PASSAGE —
* * * *
Parameter Update: 2025-20

"kontext?" edition

Parameter Update: 2025-20

After last week's firehose of updates, this week feels almost calm by comparison - but there's still some cool stuff to dig into, so here we go!

DeepSeek R1-0526

It seems that ”weirdly named reasoning models that work surprisingly well” may no longer be just be a western thing! A few days ago, DeepSeek released (as they tend to do) an updated version of one of their existing models. While the mast time around, this turned to be the updated V3, reaching ~4o performance, this time we got an updated R1 going for o3 (full) level! I’ve been surprised by how little noise there was about this - while initial test seem to indicate that it may also reach o3 in terms of hallucinations (not a good thing!), Open Source catching up is actually really cool to see!

Flux Kontext

In news I didn’t expect this week: A German lab closing the gap to gpt-image-1! Black Forest labs has released a new version of Flux that, through some black magic I don't quite understand, manages to achieve gpt-image-1 performance using (what seems like) purely diffusion?

Flux Kontext seems to win in most comparisons including zero-shot and with reference images.

Anthropic

Open Sourcing mech interp tools

Anthropic has made public some of the research work they published in their safety blog posts over last couple months - cool!

Claude Voice Mode

Anthropic now has their own Advanced Voice Mode? And he's British? How is no one talking about this?

OpenAI: Project Stargate

OpenAI has announced that as part of their Stargate initiative, they would provide free ChatGPT for all citizens of the United Arab Emirates. Having a company offer all citizens of a country free access to their software like this feels unprecedented to me?
* * * *
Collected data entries
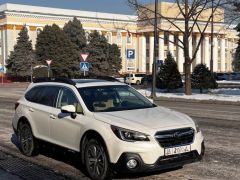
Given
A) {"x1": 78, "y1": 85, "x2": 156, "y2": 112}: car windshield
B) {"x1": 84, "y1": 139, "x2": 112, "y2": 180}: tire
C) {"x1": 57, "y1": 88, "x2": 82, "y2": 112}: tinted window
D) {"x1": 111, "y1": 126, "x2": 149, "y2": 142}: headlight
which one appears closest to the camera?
{"x1": 111, "y1": 126, "x2": 149, "y2": 142}: headlight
* * * *
INSTRUCTIONS —
(1) Answer these questions from the Parameter Update post:
(a) Which company released R1-0526?
(b) What is the name of the German lab that released Flux Kontext?
(c) The citizens of which country would get free ChatGPT as part of the Stargate initiative?
(2) Please list every company or lab named in the Parameter Update post.
(3) Decide whether each statement agrees with the Parameter Update post, and give the words from it that settle each one:
(a) The updated R1 is described as going for o3 (full) level.
(b) Flux Kontext loses most comparisons that use reference images.
(c) Anthropic has made public some research from its safety blog posts.

ANSWERS TO THIS EXERCISE —
(1)
(a) DeepSeek
(b) Black Forest labs
(c) The United Arab Emirates

(2) DeepSeek, Black Forest labs, Anthropic, OpenAI

(3)
(a) Yes. "this time we got an updated R1 going for o3 (full) level!"
(b) No. "Flux Kontext seems to win in most comparisons including zero-shot and with reference images."
(c) Yes. "Anthropic has made public some of the research work they published in their safety blog posts over last couple months"